Any faithful person or a person with some moral integrity will always be morally aware of his or her actions; politics or otherwise. The concept that nothing is inherently good or evil is naturally flawed. The scientific connotation of value-neutrality, if applied to day-to-day life, more often than not leads to absolute lack of empathy and altruism which is catastrophic to social reality. This also explains why the study of social reality, the social sciences, are closely associated with “ethics”. It is imperative to classify what is bad to differentiate what is a good life, and altruism is one of the five types of sociality that differentiates humans from animals.
I thought that Zaman was actually right in that politics is inevitable to man. We have limited resources, and the ends of any political process is the acquisition and use of those resources. It is entirely up to the person exercising power whether his actions are self-serving or for the common good.

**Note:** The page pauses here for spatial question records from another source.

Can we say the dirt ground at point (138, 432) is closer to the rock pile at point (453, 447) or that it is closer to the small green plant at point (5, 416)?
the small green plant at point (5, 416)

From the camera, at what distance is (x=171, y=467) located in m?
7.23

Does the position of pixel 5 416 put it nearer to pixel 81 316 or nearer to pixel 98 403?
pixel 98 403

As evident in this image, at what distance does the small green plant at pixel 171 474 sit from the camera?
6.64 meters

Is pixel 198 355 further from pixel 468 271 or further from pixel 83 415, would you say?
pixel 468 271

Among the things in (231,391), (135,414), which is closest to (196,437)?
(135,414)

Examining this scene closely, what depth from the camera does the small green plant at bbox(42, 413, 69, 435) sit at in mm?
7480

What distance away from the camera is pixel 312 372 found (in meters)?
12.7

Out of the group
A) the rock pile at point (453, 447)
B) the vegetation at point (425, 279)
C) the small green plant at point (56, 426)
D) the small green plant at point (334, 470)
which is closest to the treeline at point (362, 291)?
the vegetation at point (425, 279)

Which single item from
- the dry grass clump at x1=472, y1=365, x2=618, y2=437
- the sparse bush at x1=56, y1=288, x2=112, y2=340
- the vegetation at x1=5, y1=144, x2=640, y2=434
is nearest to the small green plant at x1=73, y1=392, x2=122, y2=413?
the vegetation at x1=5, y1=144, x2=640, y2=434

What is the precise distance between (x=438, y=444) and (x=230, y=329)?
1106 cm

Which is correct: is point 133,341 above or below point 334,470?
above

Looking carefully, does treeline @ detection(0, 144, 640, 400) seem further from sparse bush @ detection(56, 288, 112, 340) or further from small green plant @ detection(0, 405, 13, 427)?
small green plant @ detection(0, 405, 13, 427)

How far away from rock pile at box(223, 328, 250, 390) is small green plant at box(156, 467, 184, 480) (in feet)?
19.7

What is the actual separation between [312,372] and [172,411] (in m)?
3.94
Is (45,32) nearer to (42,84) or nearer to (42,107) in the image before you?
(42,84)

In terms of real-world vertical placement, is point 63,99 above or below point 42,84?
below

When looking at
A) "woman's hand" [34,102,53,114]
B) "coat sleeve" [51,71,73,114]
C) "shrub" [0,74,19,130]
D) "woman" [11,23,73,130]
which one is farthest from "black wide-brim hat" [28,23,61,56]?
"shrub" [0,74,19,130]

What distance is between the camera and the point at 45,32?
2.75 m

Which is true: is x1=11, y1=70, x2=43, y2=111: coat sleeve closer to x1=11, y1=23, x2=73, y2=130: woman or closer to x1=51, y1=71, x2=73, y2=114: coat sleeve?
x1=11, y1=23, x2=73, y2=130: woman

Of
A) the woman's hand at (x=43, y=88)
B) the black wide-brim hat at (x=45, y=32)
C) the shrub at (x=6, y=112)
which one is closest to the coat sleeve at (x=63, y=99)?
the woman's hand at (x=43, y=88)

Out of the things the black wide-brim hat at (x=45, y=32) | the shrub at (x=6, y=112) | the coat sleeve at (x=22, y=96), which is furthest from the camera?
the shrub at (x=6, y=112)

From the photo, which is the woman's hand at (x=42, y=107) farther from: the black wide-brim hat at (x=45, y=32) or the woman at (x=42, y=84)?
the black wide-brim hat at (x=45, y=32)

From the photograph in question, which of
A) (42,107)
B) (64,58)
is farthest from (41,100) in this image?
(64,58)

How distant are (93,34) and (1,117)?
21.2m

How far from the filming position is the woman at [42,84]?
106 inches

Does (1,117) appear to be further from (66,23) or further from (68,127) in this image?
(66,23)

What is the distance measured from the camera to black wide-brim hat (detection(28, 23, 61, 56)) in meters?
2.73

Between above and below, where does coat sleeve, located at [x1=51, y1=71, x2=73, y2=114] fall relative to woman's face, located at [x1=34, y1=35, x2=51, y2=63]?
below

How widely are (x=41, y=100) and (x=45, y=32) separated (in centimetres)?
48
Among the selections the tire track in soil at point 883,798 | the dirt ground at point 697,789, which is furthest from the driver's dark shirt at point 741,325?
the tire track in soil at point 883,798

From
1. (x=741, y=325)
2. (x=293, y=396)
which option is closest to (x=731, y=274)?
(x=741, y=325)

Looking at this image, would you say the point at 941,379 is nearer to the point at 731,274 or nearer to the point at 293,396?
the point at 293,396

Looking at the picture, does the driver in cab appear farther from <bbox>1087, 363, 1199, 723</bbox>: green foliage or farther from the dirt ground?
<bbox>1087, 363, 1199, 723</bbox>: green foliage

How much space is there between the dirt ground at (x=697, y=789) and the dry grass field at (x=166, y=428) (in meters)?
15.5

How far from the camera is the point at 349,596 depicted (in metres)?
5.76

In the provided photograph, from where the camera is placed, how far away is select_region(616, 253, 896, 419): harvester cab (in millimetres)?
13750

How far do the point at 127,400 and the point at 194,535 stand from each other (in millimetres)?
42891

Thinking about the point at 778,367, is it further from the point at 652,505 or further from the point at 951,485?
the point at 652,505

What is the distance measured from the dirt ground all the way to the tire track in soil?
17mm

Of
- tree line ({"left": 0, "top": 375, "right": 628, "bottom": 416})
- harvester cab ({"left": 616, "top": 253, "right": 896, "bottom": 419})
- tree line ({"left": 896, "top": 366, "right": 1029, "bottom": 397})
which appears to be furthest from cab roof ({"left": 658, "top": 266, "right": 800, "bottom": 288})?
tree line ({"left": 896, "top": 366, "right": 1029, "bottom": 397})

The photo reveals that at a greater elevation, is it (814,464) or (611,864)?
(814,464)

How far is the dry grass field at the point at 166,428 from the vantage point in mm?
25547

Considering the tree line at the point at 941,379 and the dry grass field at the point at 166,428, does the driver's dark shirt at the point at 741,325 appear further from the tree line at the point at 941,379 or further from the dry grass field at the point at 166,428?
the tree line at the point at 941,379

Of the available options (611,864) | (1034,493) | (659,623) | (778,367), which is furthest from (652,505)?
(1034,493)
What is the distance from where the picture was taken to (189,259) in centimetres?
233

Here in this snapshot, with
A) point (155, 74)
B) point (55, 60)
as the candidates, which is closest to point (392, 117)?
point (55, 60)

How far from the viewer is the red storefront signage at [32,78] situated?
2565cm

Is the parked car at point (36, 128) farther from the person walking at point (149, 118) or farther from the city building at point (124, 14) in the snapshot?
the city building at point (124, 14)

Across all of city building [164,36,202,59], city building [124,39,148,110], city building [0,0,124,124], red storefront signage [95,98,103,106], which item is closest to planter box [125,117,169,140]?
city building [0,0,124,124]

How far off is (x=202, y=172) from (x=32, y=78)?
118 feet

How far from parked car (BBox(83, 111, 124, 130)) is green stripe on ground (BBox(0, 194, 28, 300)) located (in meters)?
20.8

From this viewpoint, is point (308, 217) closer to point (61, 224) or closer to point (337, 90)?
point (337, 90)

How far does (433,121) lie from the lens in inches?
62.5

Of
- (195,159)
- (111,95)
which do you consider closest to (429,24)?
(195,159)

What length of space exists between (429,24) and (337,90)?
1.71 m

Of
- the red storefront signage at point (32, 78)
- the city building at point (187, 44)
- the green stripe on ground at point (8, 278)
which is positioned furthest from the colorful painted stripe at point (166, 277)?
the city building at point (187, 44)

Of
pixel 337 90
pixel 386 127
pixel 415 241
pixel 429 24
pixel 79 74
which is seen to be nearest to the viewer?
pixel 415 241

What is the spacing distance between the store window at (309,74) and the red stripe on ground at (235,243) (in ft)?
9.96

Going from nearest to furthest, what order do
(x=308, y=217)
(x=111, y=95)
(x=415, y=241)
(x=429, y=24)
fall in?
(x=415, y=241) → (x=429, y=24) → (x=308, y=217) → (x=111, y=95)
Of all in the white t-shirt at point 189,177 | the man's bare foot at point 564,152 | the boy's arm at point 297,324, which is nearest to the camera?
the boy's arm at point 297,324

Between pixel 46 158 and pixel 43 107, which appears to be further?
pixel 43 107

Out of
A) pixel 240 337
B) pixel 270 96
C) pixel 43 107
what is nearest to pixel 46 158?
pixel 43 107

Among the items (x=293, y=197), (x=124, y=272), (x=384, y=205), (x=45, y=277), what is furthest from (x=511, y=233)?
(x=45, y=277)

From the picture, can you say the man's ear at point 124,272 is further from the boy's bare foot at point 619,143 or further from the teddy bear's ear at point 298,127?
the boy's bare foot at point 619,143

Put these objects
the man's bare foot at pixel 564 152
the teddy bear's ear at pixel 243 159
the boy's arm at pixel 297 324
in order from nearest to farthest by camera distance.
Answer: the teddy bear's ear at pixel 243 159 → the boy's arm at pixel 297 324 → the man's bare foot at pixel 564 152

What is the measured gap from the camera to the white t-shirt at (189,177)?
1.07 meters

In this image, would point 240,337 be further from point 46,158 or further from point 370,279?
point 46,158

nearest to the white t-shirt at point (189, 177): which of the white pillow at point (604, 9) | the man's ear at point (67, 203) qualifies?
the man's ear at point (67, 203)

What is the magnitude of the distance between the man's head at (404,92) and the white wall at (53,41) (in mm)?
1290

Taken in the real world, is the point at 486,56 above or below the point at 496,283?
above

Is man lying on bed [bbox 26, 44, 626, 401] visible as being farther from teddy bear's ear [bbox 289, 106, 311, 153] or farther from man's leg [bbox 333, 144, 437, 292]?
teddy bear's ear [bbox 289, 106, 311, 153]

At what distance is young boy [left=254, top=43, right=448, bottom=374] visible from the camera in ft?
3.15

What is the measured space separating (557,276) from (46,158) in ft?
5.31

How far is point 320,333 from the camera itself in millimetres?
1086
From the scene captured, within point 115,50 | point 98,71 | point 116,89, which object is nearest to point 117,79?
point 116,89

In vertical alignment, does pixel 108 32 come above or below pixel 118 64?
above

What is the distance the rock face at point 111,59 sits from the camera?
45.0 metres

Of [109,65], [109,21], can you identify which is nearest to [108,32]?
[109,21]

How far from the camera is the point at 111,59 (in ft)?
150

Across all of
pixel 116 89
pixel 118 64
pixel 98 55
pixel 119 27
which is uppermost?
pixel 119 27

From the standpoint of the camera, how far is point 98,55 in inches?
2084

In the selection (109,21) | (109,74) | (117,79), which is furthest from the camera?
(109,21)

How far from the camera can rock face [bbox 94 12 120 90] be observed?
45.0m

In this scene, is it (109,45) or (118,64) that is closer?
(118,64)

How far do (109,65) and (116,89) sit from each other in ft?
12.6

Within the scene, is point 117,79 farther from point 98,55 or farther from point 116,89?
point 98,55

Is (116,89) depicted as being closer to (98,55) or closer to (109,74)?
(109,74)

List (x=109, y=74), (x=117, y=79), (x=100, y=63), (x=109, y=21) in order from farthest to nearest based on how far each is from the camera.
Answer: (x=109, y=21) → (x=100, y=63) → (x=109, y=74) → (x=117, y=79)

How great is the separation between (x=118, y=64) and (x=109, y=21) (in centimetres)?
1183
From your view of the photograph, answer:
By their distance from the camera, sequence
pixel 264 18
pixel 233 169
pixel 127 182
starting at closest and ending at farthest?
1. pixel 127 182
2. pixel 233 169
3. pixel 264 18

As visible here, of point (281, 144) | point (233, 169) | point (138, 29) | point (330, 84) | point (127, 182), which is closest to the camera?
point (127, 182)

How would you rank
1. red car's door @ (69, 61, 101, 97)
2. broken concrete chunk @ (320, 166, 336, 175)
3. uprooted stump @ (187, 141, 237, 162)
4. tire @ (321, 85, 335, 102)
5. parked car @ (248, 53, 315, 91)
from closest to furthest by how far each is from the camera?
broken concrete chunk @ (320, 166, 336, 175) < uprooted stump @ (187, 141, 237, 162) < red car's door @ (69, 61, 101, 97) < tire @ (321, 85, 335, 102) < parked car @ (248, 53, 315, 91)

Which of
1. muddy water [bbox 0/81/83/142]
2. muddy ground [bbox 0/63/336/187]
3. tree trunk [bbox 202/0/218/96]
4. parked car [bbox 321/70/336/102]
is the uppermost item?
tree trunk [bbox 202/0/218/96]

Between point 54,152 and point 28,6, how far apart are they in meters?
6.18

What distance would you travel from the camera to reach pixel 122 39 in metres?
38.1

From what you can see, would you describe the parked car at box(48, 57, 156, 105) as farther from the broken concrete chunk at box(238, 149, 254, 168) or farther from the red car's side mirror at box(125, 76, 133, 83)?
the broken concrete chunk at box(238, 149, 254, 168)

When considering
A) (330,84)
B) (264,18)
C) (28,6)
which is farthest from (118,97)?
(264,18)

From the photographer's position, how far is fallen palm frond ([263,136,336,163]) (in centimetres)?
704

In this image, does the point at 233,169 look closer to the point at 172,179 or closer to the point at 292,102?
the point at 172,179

This also led me to think that moral character of a leader is not his private matter. In fact, nothing of a “public” leader is private. In purely Pakistani context, it is not without good cause to emphasise the moral integrity of every politician. The people of Pakistan will have to abandon the practice of electing “the lesser evil”, and they need to severely penalize every politician with questionable moralities – but through their vote obviously.
It is only through this that we can ensure that the perennial belief of politics as evil in Pakistan can be changed, we need good politicians at the helm of affairs for an equitable and fair society.
But, as I was thinking all that, Dr. Amani Moazzam took a recess, and Zaman excitedly quoted Cersei Lannister, “when you play the game of thrones, my lord, you win or you die”, to bring me back to the reality of Pakistani politics.